2019 historical mystery; seventh in Huber's Lady Darby series
(post-Regency amateur detection). Gage and Lady Darby investigate the
murder of a rake which was set up to look like an attempt by
resurrection men to obtain a body for dissection—and with London
already seething after the failure of the Reform Bill, Lady Darby's
past is raked up again.
Huber mentions in an afterword that these events were in her mind
when she established the premise for the series (that Lady Darby's
first marriage was to an eminent surgeon who forced her to draw his
dissections for his proposed anatomical textbook, prefiguring Gray by
a few decades). And the historical research is solid here, as the
events of the story interlace with those of the "Italian Boy"
murder
of 1831. It's a fine piece of work, keeping up narrative tension for
the fictional case even as the historical one rumbles on in the
background.
If our principals' attitudes are rather more modern than one might
expect to find in gentry and nobility of the period, well, that's
something of a necessary conceit of the setup, and we are at least
reminded that these attitudes are not generally held, even by allies
never mind by villains. (And one particular villain, also the first
victim, is painted so very black that I expected something specific to
come of it more than a motive for his death., but it never did.)
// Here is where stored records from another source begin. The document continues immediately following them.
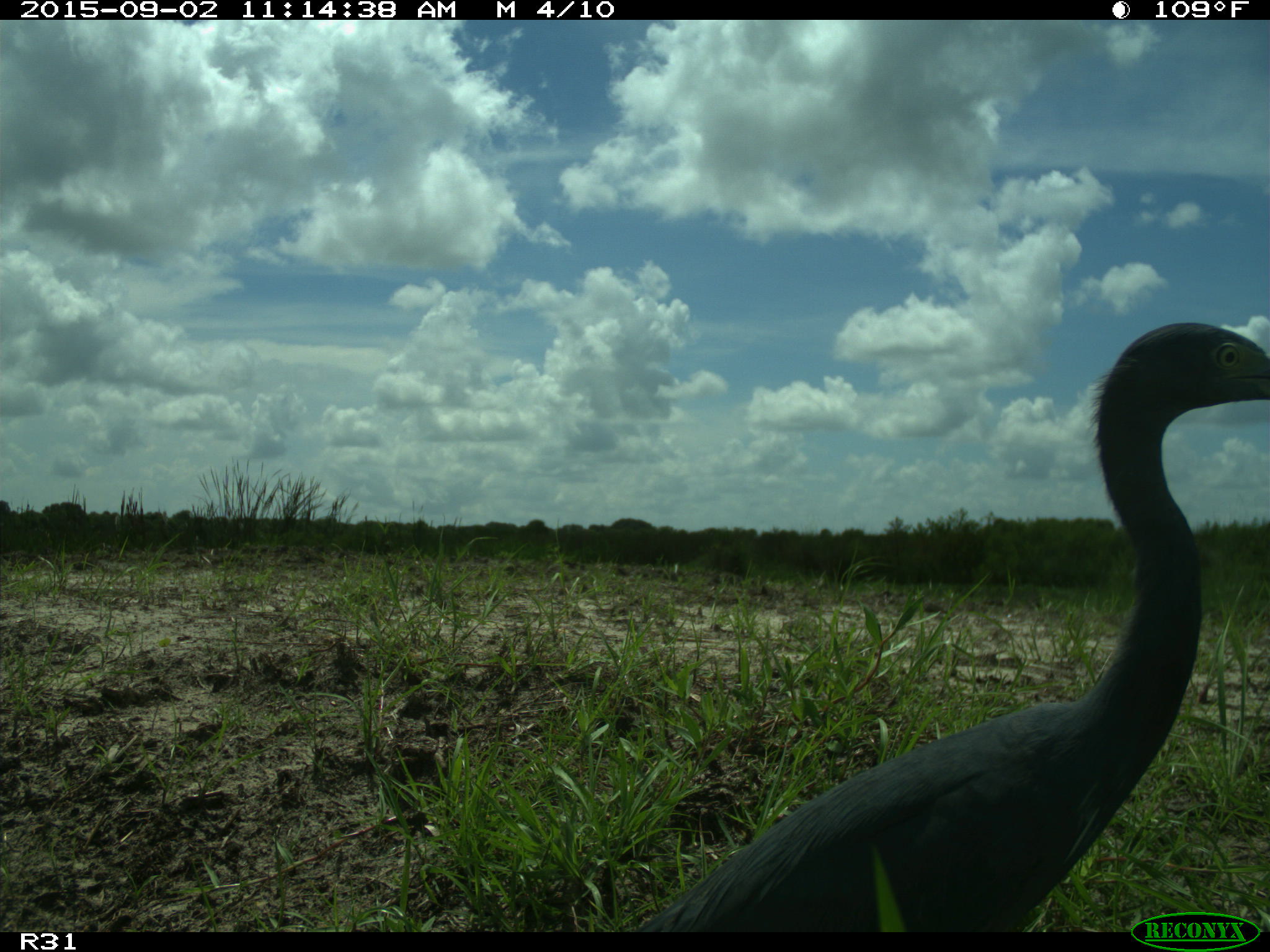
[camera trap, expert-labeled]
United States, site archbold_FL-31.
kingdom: Animalia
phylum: Chordata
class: Aves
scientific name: Aves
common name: birds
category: unidentified bird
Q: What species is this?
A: Unidentified bird (birds) (Aves).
There are the usual errors, though: a Protestant couple, which our
principals are, would not speak of "going to chapel", because they
have an actual church to go to (as, with grudging acceptance, do
Catholics), unlike those nonconformists who are not as fortunate. "The
proscribed mourning period for her rotten blackguard of a husband",
no, it's prescribed, these are different words that mean different
things. The newly formed Metropolitan Police will not be known as the
"Metro Police"… ever to the present day, I think. A conservatory
converted into an artist's studio would not be praised for facing
"the sunny south"; quite the opposite, because direct sunlight makes
the whole business of painting (or other artistic work) harder. None
of these breaks the story, but how I wish Huber or her publisher had
taken the time to have the draft read through by someone familiar with
the subject matter of the book as well as the language, because each
time I trip over one of them I am thrown out of my enjoyment of the
story and have to work to get back in..
But I did get back in, and it was worth it. Many series with extended
unresolved romantic tension lose their interest when that tension is
resolved, but this volume may be a high point of the series to date.
Gate and Lady Darby are neither constantly at odds nor entirely in
harmony (though they're closer to the latter), and their points of
difference are reasonable ones that accentuate how well they deal in
other respects. The motive of the villain may not be all I might wish,
but it's consistent with what's previously been established, even if
deciding that this is the person to blame rests rather more on "well
it must be them" than on any individual piece of evidence.
Not perhaps a book for the classic mystery fan, but I found I enjoyed
it greatly in spite of some unfortunate missteps.